Under the scenario I described above, if an investor had as little as $60,000 they could buy 3 or more mobile homes and within four years have added 3 more. That could turn an initial $60,000 investment into a cash flow of $30,000 per year. If you only have $20,000 in your self-directed IRA or investment portfolio, then start with just one mobile home. In a few years, you will see that as you plow you money back into your business, it will begin to grow like crazy.
Now that is turning lemons into diamonds.
Tom Sheppard is the author of “Fire Yourself: Get the Job You Want” available from XLibris Press. Tom has been successfully investing in real estate since 2001 while working part time. In 2008 he left a six-figure job as an enterprise project manager with a major national bank to manage his real estate business full-time. His goal is to help 100,000 people find peace of mind by finding quality, affordable homes.
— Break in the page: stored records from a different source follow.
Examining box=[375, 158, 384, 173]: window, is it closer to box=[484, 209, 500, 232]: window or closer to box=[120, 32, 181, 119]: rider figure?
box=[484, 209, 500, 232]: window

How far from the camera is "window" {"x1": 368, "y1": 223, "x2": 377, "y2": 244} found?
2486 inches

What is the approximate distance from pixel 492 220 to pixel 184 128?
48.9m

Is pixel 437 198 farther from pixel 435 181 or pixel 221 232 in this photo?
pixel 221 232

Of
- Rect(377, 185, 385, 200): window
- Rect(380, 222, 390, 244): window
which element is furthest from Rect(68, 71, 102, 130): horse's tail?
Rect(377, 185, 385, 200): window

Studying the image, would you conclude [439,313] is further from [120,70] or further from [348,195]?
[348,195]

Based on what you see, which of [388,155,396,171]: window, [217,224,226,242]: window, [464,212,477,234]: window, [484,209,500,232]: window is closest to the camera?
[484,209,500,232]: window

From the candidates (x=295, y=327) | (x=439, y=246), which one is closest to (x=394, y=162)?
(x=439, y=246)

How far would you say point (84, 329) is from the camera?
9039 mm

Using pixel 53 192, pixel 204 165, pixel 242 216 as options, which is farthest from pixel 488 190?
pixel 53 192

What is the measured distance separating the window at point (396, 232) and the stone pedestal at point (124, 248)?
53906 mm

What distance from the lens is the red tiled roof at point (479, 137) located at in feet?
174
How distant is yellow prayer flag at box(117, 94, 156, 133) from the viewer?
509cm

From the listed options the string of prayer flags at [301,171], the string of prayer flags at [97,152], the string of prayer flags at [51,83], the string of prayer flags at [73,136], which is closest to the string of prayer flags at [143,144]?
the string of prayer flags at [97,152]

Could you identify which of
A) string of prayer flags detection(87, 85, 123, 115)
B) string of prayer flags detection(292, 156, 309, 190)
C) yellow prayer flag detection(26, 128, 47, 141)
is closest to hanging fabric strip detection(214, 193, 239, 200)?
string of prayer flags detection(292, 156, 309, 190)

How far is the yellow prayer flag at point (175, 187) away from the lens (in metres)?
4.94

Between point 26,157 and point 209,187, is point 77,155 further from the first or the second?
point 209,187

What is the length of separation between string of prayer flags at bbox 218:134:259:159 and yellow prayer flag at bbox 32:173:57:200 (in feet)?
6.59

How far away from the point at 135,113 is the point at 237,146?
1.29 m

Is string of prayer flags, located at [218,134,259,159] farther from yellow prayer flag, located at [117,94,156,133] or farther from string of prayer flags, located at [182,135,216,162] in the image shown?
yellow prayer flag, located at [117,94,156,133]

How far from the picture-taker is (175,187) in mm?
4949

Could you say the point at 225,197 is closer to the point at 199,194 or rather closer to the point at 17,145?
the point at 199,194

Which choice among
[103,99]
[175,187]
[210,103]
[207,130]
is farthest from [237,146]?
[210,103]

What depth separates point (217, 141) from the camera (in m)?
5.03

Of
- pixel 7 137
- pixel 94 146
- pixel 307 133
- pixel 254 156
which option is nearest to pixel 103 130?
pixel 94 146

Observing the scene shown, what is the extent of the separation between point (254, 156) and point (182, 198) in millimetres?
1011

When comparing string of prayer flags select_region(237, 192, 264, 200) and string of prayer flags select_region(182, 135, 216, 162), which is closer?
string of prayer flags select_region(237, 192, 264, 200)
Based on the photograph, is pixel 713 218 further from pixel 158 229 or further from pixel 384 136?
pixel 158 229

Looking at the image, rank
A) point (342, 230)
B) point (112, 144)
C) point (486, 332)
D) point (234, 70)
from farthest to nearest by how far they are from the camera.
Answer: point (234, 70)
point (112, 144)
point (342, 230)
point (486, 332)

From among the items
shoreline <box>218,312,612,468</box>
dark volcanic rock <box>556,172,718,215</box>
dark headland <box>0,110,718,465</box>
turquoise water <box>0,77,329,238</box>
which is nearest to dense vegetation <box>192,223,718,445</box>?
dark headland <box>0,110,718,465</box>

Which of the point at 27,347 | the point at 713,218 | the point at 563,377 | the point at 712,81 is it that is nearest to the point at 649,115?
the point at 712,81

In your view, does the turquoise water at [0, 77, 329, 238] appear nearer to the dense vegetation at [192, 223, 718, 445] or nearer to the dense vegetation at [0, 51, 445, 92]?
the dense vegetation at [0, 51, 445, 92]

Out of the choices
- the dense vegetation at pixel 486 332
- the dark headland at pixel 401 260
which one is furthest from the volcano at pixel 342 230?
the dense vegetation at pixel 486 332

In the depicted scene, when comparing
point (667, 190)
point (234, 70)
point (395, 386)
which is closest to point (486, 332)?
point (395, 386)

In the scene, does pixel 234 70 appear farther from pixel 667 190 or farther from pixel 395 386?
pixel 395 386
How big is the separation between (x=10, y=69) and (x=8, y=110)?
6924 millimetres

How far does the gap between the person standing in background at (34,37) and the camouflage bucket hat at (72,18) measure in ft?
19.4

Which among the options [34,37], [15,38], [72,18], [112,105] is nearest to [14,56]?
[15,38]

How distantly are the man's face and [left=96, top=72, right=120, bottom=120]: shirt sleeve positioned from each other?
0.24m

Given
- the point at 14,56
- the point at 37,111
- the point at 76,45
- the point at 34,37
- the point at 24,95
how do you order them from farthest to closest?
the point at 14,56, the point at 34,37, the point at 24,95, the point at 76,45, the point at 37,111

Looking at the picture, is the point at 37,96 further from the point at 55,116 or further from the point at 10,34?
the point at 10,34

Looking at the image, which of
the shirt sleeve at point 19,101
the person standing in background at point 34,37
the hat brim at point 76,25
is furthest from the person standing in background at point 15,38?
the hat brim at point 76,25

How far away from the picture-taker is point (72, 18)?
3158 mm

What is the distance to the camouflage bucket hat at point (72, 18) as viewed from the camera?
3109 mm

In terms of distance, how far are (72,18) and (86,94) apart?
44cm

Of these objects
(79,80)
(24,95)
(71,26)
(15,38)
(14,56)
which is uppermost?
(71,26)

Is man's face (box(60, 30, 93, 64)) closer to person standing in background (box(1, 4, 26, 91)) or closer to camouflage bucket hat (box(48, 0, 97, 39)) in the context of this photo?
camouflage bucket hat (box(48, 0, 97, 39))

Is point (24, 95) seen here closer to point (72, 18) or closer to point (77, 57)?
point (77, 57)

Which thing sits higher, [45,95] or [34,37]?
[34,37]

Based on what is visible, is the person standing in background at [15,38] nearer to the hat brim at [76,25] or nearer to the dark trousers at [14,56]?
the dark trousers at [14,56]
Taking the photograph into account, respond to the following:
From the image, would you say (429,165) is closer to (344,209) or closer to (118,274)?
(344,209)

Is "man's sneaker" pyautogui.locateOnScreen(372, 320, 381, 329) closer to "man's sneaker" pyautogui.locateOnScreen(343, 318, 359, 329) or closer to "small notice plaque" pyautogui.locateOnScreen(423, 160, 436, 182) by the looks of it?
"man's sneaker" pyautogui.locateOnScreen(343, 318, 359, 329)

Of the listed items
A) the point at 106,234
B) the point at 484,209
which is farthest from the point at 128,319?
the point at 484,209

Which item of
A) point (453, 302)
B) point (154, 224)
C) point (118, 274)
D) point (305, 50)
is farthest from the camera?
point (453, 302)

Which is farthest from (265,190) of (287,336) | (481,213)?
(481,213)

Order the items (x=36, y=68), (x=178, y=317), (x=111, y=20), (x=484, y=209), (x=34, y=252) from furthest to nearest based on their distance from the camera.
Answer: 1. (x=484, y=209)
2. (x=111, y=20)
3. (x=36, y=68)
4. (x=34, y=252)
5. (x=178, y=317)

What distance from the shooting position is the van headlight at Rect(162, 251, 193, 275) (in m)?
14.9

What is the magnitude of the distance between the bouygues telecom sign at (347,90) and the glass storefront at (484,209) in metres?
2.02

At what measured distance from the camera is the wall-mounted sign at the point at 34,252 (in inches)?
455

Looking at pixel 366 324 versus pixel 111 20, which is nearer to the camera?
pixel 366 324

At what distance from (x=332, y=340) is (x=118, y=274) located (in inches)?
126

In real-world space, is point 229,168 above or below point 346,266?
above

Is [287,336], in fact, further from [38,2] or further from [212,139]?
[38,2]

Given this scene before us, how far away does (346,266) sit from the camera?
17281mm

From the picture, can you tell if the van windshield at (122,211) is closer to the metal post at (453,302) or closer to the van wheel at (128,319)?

He is currently looking to expand his network of funding partners who are helping him achieve this goal. If you would like to know more about how you can Do Well By Doing Good (TM), go to www.CharlotteWealthPartners.com
I’d love to hear your thoughts on Mr. Sheppard’s post. Do you think this is a fair practice?
Personally, I believe anyone that does buy a mobile home in this sort of situation would fair best if they got it off the rented lot as soon as they could. All contracts should be completely understood and not signed until it was reviewed by trusted lawyer or similar professional.
I wanted to be angry at Mr. Sheppard for his practices, but I can’t. He is helping people own a home as well as being profitable for him. It’s a win-win but only if the buyer understands everything that is going on and all the potential risks.
I would like him to realize that mobile homes are not ATM’s but a home. A real home for families.
** We have recently went over depreciation/appreciation on a manufactured home here. They can and do appreciate but there are variables that effect the potential. A mobile home sitting on a rented lot will almost always depreciate unfortunately.